Extract:

'''

Across the country, many in the healthcare marketplace — from doctors and hospitals to employers and benefits consultants — are trying to figure out where they fit into President Obama’s brave new healthcare world.
Adjusting to the law has been particularly difficult for insurance brokers.
They’re feeling the sting of smaller commissions thanks to new federal rules limiting how much insurers can spend on administration. Aetna, for instance, announced in December 2010 that it would cut agents’ commissions by 50 percent, which would apply to agents’ business nationwide.
With their incomes plummeting, will insurance agents go the way of the travel agent? Not necessarily. In fact, brokers can use health reform to their advantage if they marshal recent developments in technology to reinvent themselves as trusted — and money-saving — advisers for their clients.
As the primary source of coverage for most Americans, employers are desperate to rein in runaway healthcare costs, which have risen at triple the rate of wages. In just ten years, employers will spend an average of $28,530 on health insurance costs per employee — 166 percent more than they do today.
Many employers are just eating the yearly increase in the cost of benefits.
Others are being forced to shift costs to their employees or do away with certain benefits. Neither strategy is sustainable in the long term.
Pre-health reform, rising health costs weren’t always bad for brokers. After all, a more expensive policy translated into a higher commission.
But those days are over. Brokers will have to replace their lost commission income somehow. By providing expert counsel to their clients on how they can trim their health expenses — and then implementing that advice — brokers could shore up their bottom lines.
Advances in health information technology offer a tremendous opportunity to do just that.
At present, our fragmented and uncoordinated healthcare system delivers quality care but at extremely high cost. Better information systems could change that.
Today, there’s more data than ever on how patients consume health care.
Prescription records, hospitalization records, and even biometric analyses can yield actionable information that can help firms cut health expenses.
For example, analysis of healthcare data might inform a firm that a large segment of its workforce suffers from serious but treatable conditions like high blood pressure. The data might also show whether employees are taking their medicines as prescribed. In both cases, taking action ahead of time could head off the need for more invasive — and more costly — procedures.
Federal privacy laws prevent employers from examining this data themselves.

'''

Study questions:
A: Answer these questions from the passage on insurance brokers and health reform:
(i) By what percentage did Aetna announce it would cut agents' commissions?
(ii) What average amount per employee will employers spend on health insurance costs in ten years?
(iii) What prevents employers from examining healthcare data themselves?
B: Extend the passage on insurance brokers and health reform, picking up after its final sentence.
The entries that come next are separate material with no connection to the passage on insurance brokers and health reform.

Collected data entries:
'''

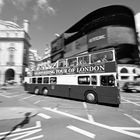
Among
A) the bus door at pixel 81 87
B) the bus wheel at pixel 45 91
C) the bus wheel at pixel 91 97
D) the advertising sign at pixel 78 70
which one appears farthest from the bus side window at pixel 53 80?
the bus wheel at pixel 91 97

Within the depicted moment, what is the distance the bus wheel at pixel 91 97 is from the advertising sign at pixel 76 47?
1555 inches

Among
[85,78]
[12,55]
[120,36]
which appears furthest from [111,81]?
[12,55]

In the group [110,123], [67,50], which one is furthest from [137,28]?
[110,123]

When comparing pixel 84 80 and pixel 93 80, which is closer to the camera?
pixel 93 80

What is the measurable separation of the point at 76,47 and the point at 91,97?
1763 inches

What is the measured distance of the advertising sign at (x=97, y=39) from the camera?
42.7 metres

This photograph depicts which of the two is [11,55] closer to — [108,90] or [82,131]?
[108,90]

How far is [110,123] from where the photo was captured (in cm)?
580

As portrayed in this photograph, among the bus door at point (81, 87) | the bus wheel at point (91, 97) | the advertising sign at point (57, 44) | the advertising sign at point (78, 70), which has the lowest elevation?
the bus wheel at point (91, 97)

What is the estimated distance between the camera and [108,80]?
9688 millimetres

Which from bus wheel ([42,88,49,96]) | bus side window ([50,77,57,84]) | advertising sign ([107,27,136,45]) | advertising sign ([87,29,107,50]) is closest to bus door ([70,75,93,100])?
bus side window ([50,77,57,84])

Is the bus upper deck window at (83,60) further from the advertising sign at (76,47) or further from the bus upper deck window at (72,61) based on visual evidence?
the advertising sign at (76,47)

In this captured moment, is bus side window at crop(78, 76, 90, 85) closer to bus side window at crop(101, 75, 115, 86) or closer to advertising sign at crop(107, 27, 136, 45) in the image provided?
bus side window at crop(101, 75, 115, 86)

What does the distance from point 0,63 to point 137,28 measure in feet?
181
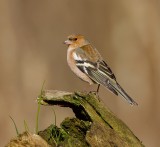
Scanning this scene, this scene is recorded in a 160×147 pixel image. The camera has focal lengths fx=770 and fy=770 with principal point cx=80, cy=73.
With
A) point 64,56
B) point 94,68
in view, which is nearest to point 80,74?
point 94,68

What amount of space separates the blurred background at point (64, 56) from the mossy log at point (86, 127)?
330 inches

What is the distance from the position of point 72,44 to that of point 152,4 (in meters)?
5.53

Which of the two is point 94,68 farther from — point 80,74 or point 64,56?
point 64,56

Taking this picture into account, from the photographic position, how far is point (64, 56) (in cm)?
1429

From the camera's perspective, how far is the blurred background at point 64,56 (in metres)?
14.3

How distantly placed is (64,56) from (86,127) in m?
9.24

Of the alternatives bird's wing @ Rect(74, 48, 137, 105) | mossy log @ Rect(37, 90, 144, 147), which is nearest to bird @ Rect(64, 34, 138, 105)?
bird's wing @ Rect(74, 48, 137, 105)

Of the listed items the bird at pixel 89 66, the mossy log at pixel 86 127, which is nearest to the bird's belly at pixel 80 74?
the bird at pixel 89 66

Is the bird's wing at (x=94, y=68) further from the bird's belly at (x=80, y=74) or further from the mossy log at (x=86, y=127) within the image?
the mossy log at (x=86, y=127)

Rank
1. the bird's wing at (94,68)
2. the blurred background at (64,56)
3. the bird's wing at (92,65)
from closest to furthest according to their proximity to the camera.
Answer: the bird's wing at (94,68), the bird's wing at (92,65), the blurred background at (64,56)

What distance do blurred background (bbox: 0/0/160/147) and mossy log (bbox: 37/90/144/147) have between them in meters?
8.38

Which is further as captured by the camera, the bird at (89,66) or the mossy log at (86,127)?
the bird at (89,66)

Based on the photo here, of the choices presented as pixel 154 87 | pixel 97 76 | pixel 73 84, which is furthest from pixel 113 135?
pixel 154 87

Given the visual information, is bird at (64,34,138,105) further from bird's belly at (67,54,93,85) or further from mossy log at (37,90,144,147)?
mossy log at (37,90,144,147)
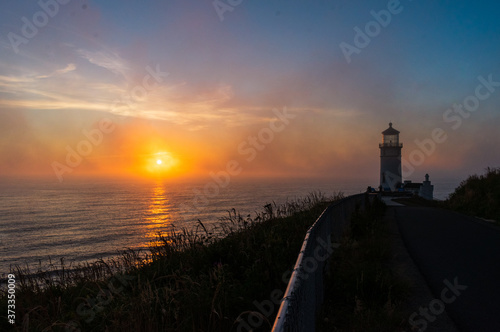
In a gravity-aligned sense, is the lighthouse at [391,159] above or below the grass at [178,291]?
above

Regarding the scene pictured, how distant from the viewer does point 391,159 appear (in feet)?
199

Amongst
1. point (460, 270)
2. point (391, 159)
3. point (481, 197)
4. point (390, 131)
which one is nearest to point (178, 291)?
point (460, 270)

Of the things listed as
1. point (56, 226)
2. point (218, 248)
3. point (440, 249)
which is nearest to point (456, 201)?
point (440, 249)

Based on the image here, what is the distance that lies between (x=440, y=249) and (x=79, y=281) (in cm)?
964

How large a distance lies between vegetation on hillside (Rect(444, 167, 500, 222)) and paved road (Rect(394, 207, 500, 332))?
475 cm

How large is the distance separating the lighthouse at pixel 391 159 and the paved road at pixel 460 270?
159ft

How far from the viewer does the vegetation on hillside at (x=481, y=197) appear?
59.7 ft

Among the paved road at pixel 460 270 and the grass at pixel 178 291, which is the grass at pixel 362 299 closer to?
the paved road at pixel 460 270

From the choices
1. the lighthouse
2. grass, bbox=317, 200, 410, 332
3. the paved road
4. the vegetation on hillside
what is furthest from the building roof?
grass, bbox=317, 200, 410, 332

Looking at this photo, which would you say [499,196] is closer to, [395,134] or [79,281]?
[79,281]

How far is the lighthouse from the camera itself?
60559 millimetres

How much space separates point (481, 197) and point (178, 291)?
2105cm

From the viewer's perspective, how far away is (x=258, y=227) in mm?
10367

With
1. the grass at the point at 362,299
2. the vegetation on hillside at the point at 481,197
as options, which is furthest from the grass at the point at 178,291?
the vegetation on hillside at the point at 481,197
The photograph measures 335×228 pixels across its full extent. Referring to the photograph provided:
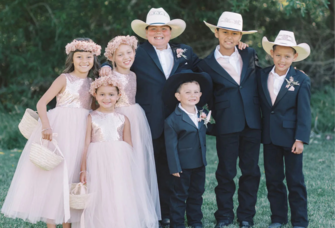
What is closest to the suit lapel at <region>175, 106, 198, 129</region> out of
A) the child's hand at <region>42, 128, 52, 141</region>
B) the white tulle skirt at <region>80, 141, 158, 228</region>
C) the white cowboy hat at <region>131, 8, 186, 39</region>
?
the white tulle skirt at <region>80, 141, 158, 228</region>

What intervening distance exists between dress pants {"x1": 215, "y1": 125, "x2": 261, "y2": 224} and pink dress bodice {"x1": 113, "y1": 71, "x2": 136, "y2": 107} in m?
0.96

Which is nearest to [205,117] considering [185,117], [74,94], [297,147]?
[185,117]

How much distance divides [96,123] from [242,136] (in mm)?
1458

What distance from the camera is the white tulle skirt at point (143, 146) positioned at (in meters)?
4.46

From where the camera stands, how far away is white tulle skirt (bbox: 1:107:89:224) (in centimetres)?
402

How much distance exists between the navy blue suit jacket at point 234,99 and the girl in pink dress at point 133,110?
737mm

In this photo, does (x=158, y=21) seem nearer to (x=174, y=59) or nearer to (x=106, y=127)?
(x=174, y=59)

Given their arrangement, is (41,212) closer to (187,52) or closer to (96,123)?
(96,123)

'''

Per-task outputs:
A:
(i) 50 percent
(ii) $28,530
(iii) Federal privacy laws

B:
These rules are designed to prevent a company from discriminating against employees with health problems, who may cost the firm more to insure.
That’s where brokers can fit in. As third parties, they’re not bound by the privacy regulations governing employers. Armed with insights gained from their clients’ employee claims data, brokers could implement targeted wellness or outreach programs that help workers better manage their health–and that lead to lower health expenses for employers.
The savings from such programs are significant. Harvard researchers have found that every dollar spent on wellness generates three dollars in savings. If brokers could grab just a fraction of those additional savings, they’d see their revenues shoot up even as their clients spent less on health benefits.
Moreover, since company savings wouldn’t come at the expense of workers — either through reduced benefits or more cost-sharing — morale among client firms’ employees wouldn’t suffer.
Some brokers have already deployed these technological tactics with their employer clients as part of a broader strategy to save them money without sacrificing the quality of their benefits.
Consider the case of the Men’s Wearhouse, a nationwide clothier. Its broker implemented a technology-focused strategy and was able to deliver $3.3 million in savings between 2009 and 2010. Without making any plan design changes, the retailer’s health costs declined by almost $500 per employee, year over year.
The federal reform effort has forever changed the healthcare landscape — and everyone from providers to insurers to consumers will have to adapt.
That process may be hardest for brokers. But new technologies will make that transition much easier — and could give brokers tools that make them more valuable than ever before. They should seize the opportunity.
Keith Lemer is President of WellNet Healthcare Group, Bethesda, Md.